Exception has occurred: TypeError
device() received an invalid combination of arguments - got (NoneType), but expected one of:
 * (torch.device device)
      didn't match because some of the arguments have invalid types: (NoneType)
 * (str type, int index)
  File "/home/zy1130/agentscope/examples/conversation_with_agent_with_finetuned_model/huggingface_model.py", line 553, in _fine_tune_training
    trainer.train()
  File "/home/zy1130/agentscope/examples/conversation_with_agent_with_finetuned_model/huggingface_model.py", line 110, in __init__
    self.model = self._fine_tune_training(
  File "/home/zy1130/agentscope/src/agentscope/models/__init__.py", line 117, in load_model_by_config_name
    return _get_model_wrapper(model_type=model_type)(**kwargs)
  File "/home/zy1130/agentscope/src/agentscope/agents/agent.py", line 195, in __init__
    self.model = load_model_by_config_name(model_config_name)

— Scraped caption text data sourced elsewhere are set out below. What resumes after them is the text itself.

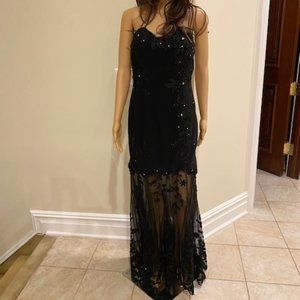 Evening strapless tulle dress with appliques.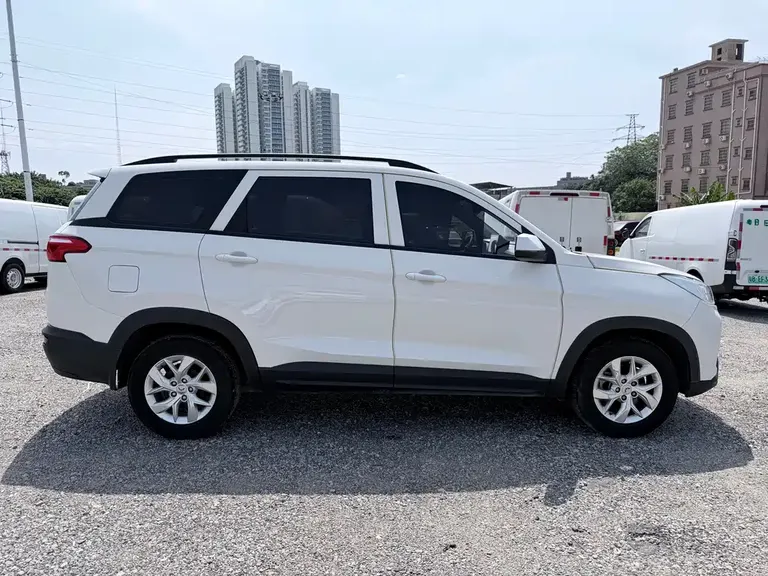 Wuling Hongguang S3 1.5 L Manual Standard CN-VI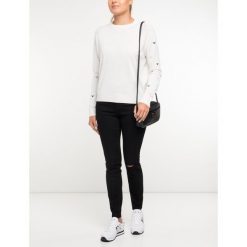 Sweter Emporio Armani 6G2MTE 2M23Z 0101. Białe swetry damskie Emporio Armani, m, bez wzorów, z wełny, klasyczne, bez rękawów, bez kaptura. W wyprzedaży za 499,00 zł.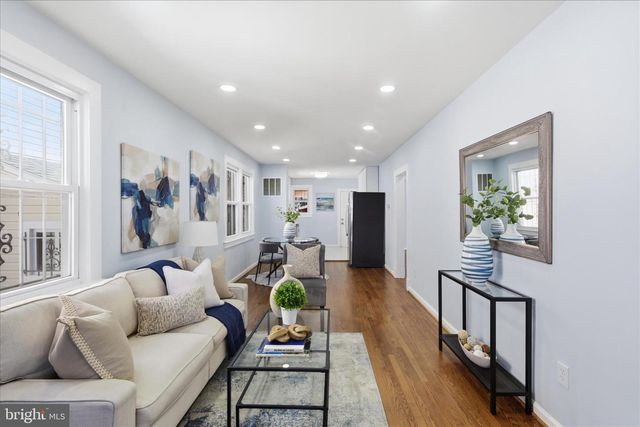 4029 GAULT PL NE, Washington, DC 20019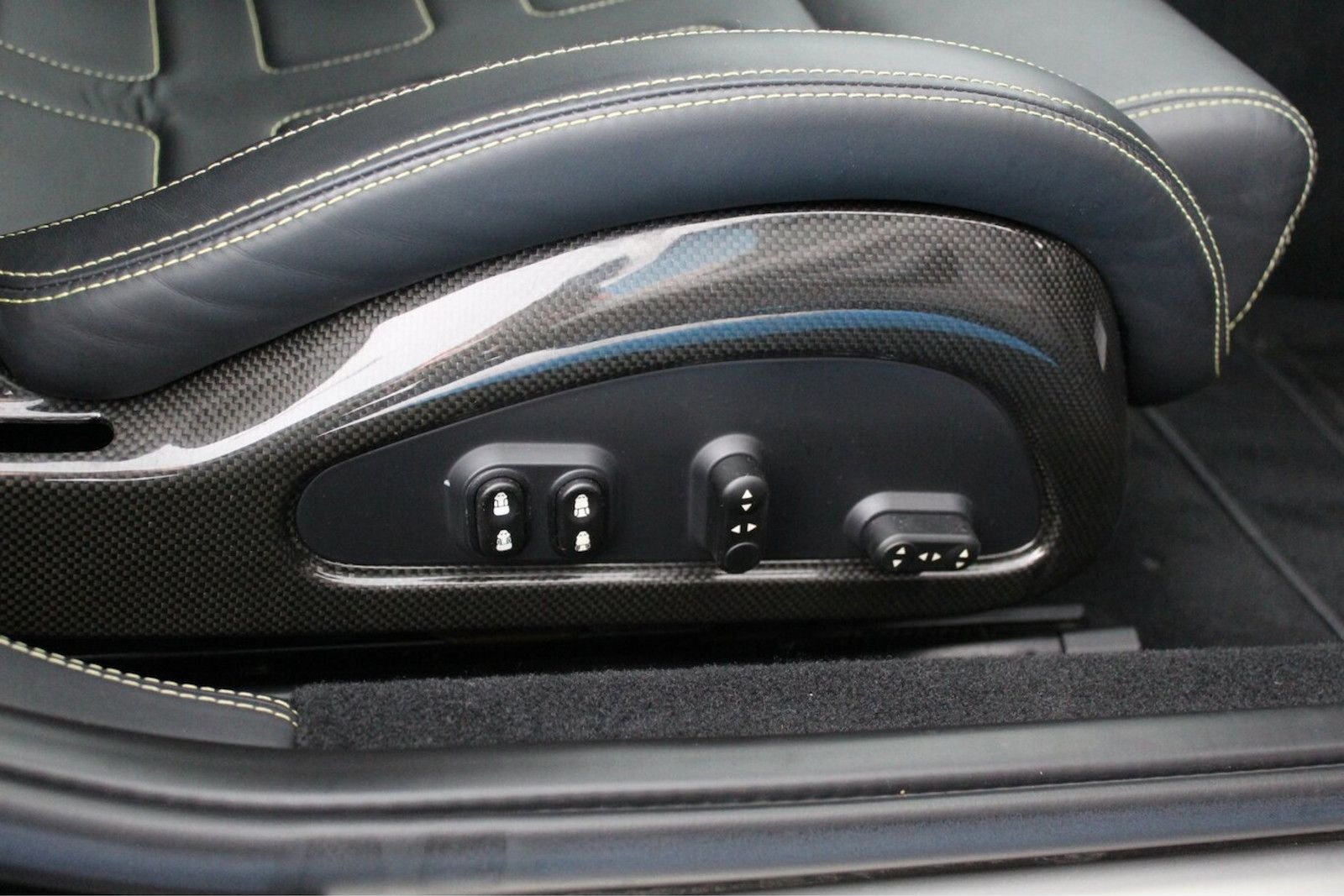 Ferrari 599 GTB F1 Navi Carbon Keramik Bose foto 16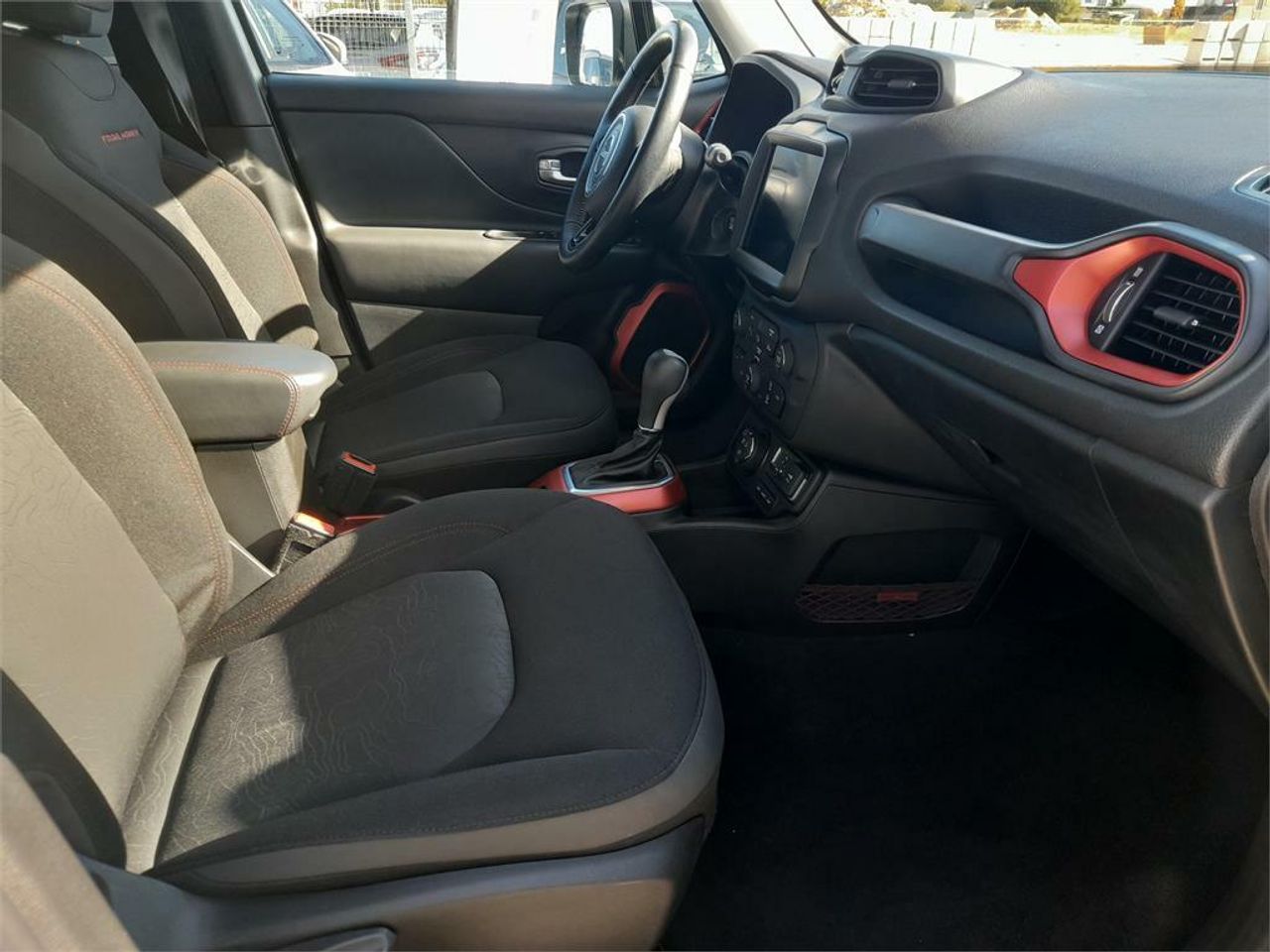 Jeep Renegade 4xe 1.3 PHEV 177 kW(240CV) Trailhawk AT - Foto 2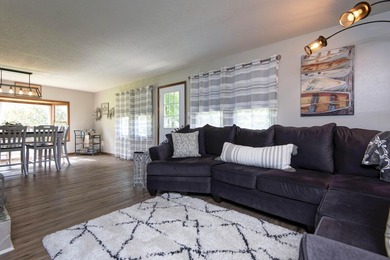 This well-maintained 4-bed, 2-bath home is truly move-in ready - photo 3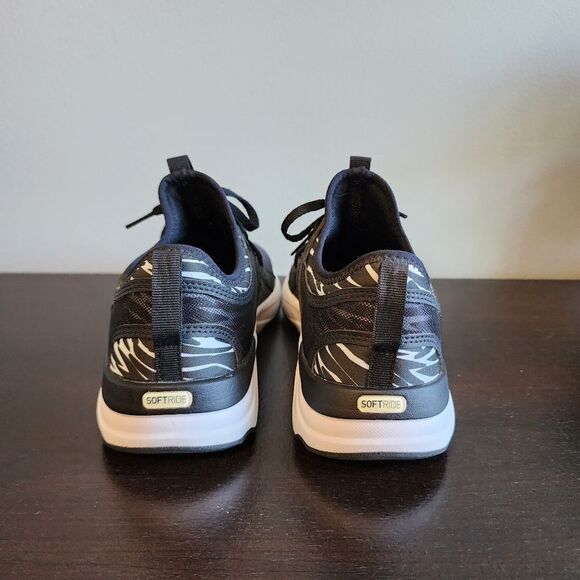 Puma Softride Sofia Women's Sneakers - Picture 9 of 11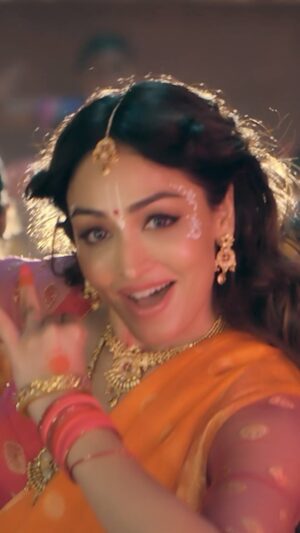 Khushali Kumar Instagram - कृष्ण की है महिमा, कृष्ण का प्यार,
कृष्ण में श्रद्धा औऱ कृष्ण से संपूर्ण संसार,
मुबारक हो सबको जन्माष्टमी का यह पावन त्योहार।

श्रे राधे कृष्णा #Janmashtami #SongOutNow #EternalLoveStory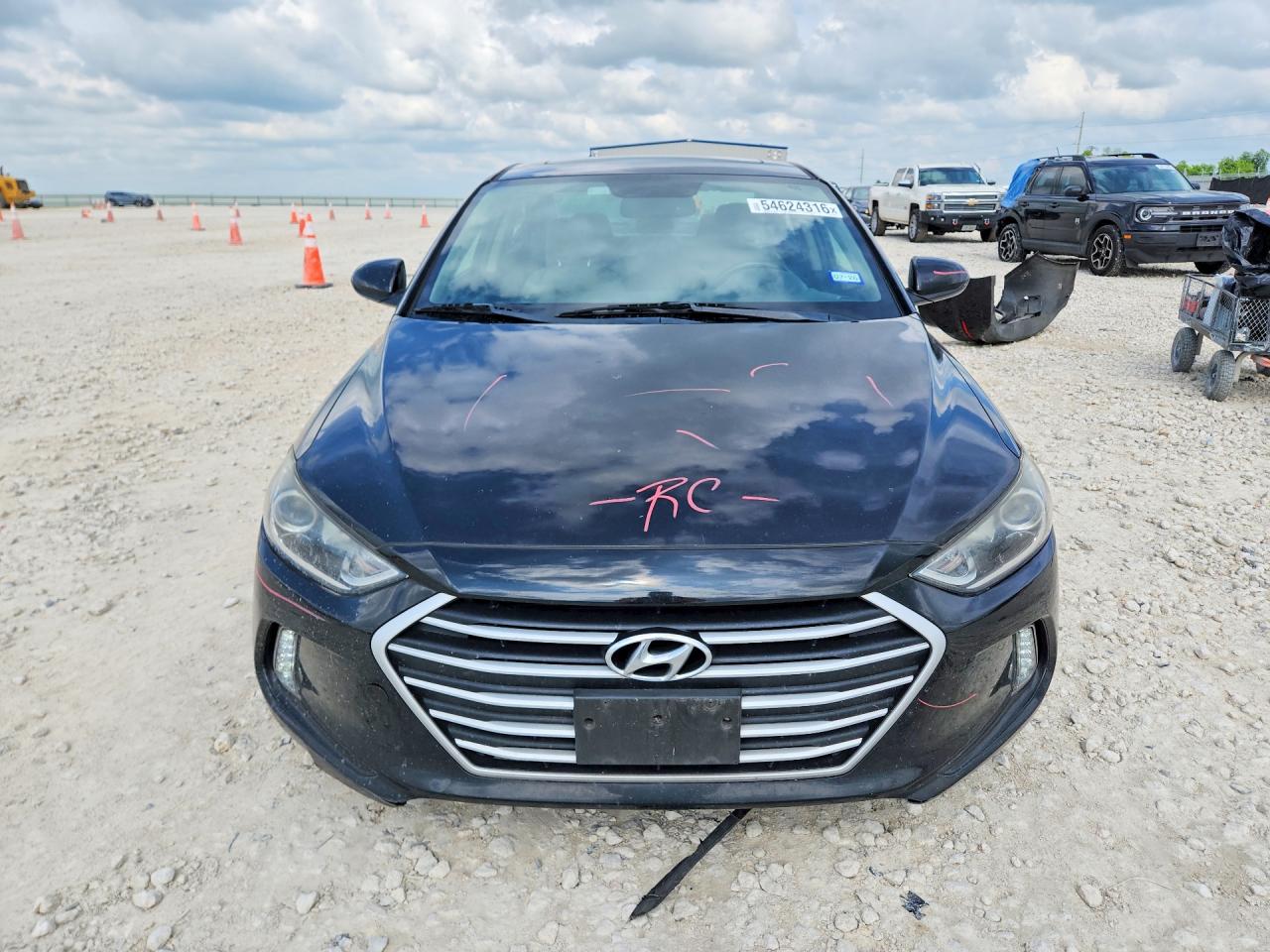 Hyundai ELANTRA Value Edition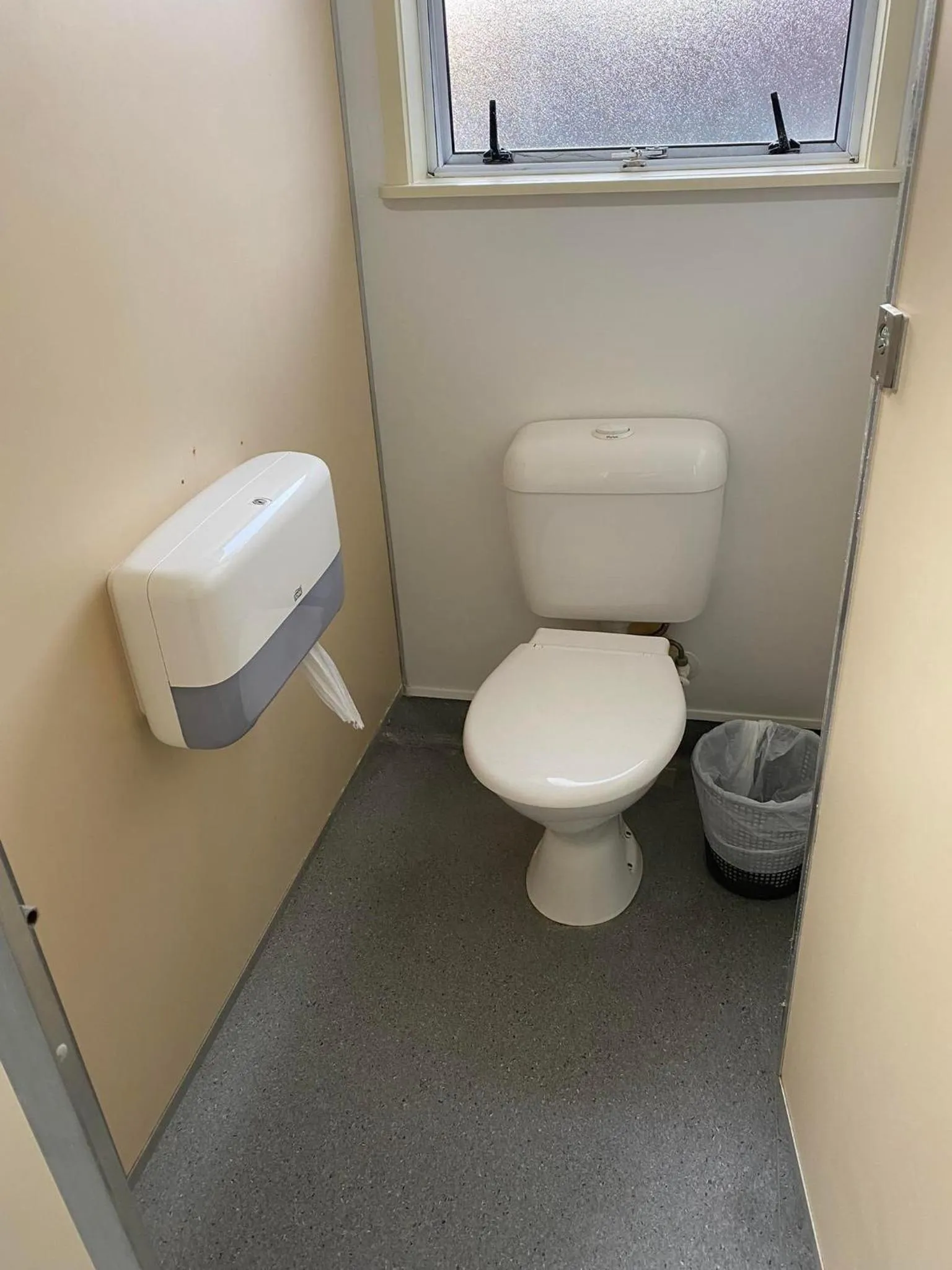 Bathroom in Airport Westney Lodge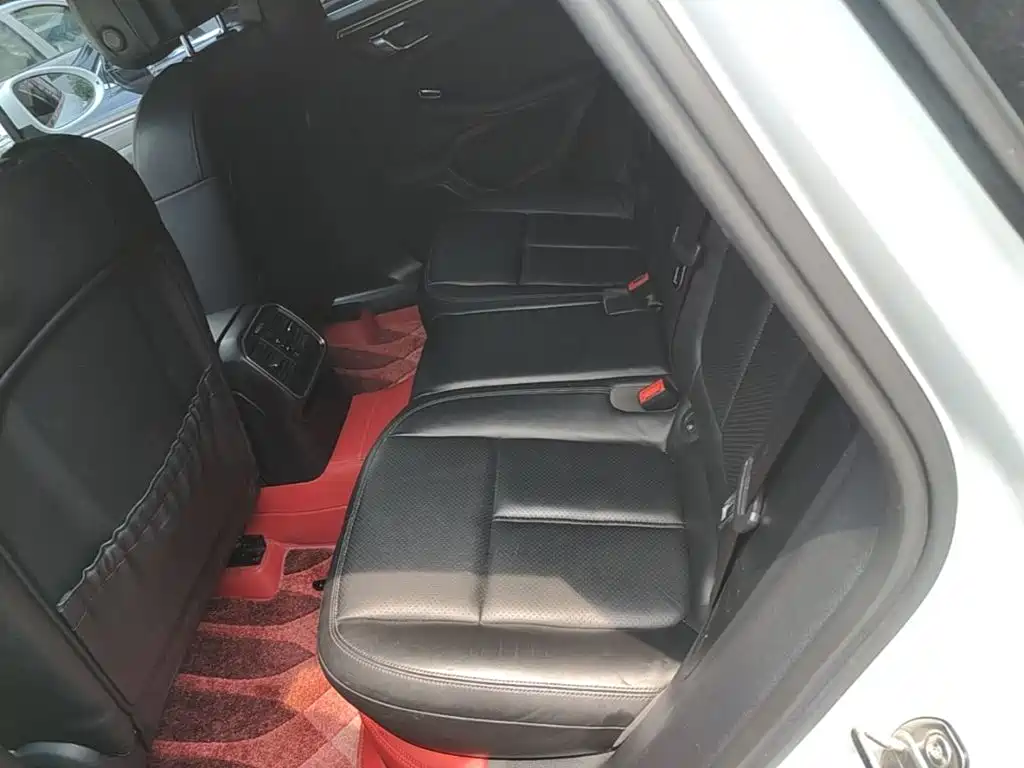 Porsche Macan — миниатюра 17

  File "/home/zy1130/agentscope/src/agentscope/agents/dialog_agent.py", line 45, in __init__
    super().__init__(
  File "/home/zy1130/agentscope/examples/conversation_with_agent_with_finetuned_model/FinetuneDialogAgent.py", line 46, in __init__
    super().__init__(
  File "/home/zy1130/agentscope/src/agentscope/agents/agent.py", line 82, in __call__
    instance = super().__call__(*args, **kwargs)
  File "/home/zy1130/agentscope/examples/conversation_with_agent_with_finetuned_model/conversation_with_agent_with_finetuned_model.py", line 78, in main
    dialog_agent = FinetuneDialogAgent(
  File "/home/zy1130/agentscope/examples/conversation_with_agent_with_finetuned_model/conversation_with_agent_with_finetuned_model.py", line 123, in <module>
    main()
TypeError: device() received an invalid combination of arguments - got (NoneType), but expected one of:
 * (torch.device device)
      didn't match because some of the arguments have invalid types: (NoneType)
 * (str type, int index)

It is strange, as SFTTrainer does not have device as its argument, so there seems to be nothing I can do about it..